The programme features Charles Chaplin in two films, the first of which is a collection of excerpts from his earliest films, showing his development to the familiar Charlie we all know so well. The other, “Shoulder Arms,” is a shrewd satire on war and Army life, and is considered by most authorities to be his masterpiece.
Also from the U.S.A. comes “The River” one of the finest documentary films ever made in that country. The U.S.S.R. is represented by two sequences from “The General Line,” the theme of which is the mechanisation of agriculture and the winning over of the Russians to the new techniques involved.
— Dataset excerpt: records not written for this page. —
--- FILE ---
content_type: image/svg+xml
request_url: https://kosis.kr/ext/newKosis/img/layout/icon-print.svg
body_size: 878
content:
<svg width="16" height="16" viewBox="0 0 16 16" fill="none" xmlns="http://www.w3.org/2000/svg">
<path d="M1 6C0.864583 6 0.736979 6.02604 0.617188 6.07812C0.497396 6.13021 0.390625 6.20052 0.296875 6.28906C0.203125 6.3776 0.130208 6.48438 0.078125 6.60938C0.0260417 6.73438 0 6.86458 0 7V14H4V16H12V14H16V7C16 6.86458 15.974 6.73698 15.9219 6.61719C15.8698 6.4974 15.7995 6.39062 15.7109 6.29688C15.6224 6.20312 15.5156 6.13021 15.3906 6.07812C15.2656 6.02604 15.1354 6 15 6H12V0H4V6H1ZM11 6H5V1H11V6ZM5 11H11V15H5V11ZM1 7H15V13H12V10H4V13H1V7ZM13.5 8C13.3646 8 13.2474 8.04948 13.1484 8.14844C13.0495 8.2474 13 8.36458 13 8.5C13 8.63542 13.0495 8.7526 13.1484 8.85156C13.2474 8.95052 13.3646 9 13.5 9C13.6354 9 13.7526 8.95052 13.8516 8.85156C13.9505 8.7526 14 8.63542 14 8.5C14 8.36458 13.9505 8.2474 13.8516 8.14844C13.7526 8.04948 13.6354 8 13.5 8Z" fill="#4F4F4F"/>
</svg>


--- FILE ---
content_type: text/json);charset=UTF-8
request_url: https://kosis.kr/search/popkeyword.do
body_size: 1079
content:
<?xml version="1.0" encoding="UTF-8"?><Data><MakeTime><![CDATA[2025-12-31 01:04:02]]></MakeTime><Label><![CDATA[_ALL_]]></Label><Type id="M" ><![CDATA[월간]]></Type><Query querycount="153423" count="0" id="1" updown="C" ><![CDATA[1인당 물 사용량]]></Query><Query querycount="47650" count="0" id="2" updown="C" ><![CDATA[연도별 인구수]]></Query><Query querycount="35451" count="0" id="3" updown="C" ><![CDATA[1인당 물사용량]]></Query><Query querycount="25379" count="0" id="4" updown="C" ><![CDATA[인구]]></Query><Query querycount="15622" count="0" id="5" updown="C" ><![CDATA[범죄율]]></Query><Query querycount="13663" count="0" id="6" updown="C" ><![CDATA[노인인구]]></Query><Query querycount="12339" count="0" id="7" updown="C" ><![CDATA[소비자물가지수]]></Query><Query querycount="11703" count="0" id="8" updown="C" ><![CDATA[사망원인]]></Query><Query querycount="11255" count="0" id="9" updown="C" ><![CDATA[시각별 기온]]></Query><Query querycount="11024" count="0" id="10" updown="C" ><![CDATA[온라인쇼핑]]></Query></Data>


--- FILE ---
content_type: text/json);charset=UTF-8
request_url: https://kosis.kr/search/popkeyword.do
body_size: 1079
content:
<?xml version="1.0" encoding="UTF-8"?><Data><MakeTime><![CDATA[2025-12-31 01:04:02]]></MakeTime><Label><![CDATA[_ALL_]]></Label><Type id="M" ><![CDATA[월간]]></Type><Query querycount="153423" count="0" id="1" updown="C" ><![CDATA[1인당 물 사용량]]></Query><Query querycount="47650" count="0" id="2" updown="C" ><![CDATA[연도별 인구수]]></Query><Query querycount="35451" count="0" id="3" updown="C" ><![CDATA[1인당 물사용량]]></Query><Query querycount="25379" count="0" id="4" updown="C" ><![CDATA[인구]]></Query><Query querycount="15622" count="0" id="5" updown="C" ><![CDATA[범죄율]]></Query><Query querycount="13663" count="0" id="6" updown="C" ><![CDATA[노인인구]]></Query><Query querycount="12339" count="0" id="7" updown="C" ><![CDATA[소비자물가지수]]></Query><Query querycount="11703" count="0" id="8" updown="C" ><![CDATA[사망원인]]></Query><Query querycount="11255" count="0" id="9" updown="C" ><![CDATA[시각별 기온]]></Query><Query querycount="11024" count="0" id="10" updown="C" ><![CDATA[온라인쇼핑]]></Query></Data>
Artistically, it is one of the finest films made in any country during the silent era.
From Germany there comes a version of the life of Rembrandt, and “Brahms’s Hungarian Dance,” which is an early attempt to interpret music in terms of moving visual patterns, thus anticipating Disney’s “Fantasia” by several years.
British sound films include “The 39 Steps,” the magnificently photographed version of John Buchan’s adventure novel, and the well-known documentary “Cyprus is an Island.”
Finally, “The Life of Charles Peace,” made in 1905 (with which is linked the name of Walter Haggar), is the earliest surviving example of the one-reel story film. Its primitive simplicity contrasts markedly with the “slickness” and tempo of modern productions and indicates the tremendous progress made of the technical side at least, in cinematographic art during the past half century.
The season’s programme is as follows: September 14 (this evening), “Vivere in Pace,” and Chaplin’s early films; October 12, “Rembrandt,” and “Life of Charles Peace;” November 9, “Shoulder Arms,” “Brahms’s Hungarian Dance,” “General Line” (excerpts), and “Cyprus is an Island;” December 14, “The 39 Steps,” and “The River.” Membership tickets (7/6 each), can be obtained from Mr. T.J. Evans, B.Sc., 4 Broniestyn Terrace, Trecynon.